June 13, 2016

Before we get Started: Working Directories

  • R looks for files on your computer relative to the "working" directory
  • It's always safer to set the working directory at the beginning of your script. Note that setting the working directory created the necessary code that you can copy into your script.
  • Example of help file
## get the working directory
getwd()
# setwd("~/summerR_2016/Lectures")

Setting a Working Directory

  • Setting the directory can sometimes be finicky
    • Windows: Default directory structure involves single backslashes (""), but R interprets these as "escape" characters. So you must replace the backslash with forward slashed ("/") or two backslashes ("\")
    • Mac/Linux: Default is forward slashes, so you are okay
  • Typical linux/DOS directory structure syntax applies
    • ".." goes up one level
    • "./" is the current directory
    • "~" is your home directory

Working Directory

Note that the dir() function interfaces with your operating system and can show you which files are in your current working directory.

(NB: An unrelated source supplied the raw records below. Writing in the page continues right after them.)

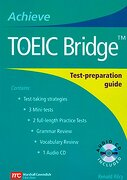 Achieve Toeic Bridge: Test-Preparation Guide (Achieve Toeic and Achieve Toeic Bridge) (libro en inglés) - Renald Rilcy - Cengage Learning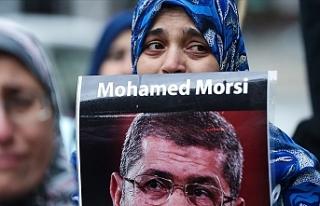 Mursi için New York'ta gösteri yapıldı
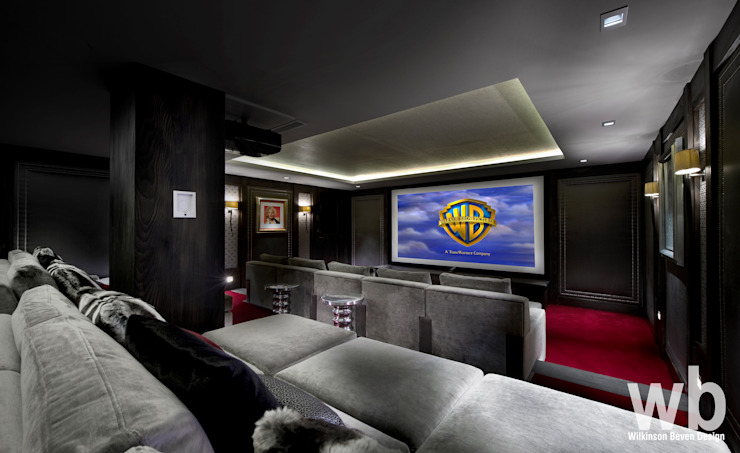 Basement Cinema by Wilkinson Beven Design Eclectic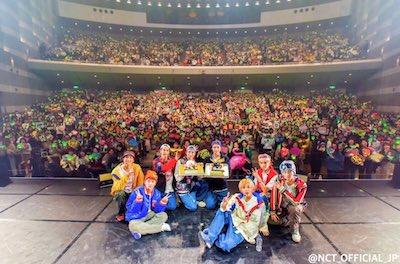 【NCT】nct127 ジェヒョンとジャニの誕生日を広島公演オリジナルケーキでお祝い♡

You can try some directory navigation:

dir("./") # shows directory contents
[1] "Data_IO.html"           "Data_IO.pdf"           
[3] "Data_IO.R"              "Data_IO.Rmd"           
[5] "monuments_newNames.csv"
dir("..")
[1] "lab"     "lecture"

Working Directory

  • Copy the code to set your working directory from the History tab in RStudio (top right)
  • Confirm the directory contains "day1.R" using dir()

Data Input

  • 'Reading in' data is the first step of any real project/analysis
  • R can read almost any file format, especially via add-on packages
  • We are going to focus on simple delimited files first
    • tab delimited (e.g. '.txt')
    • comma separated (e.g. '.csv')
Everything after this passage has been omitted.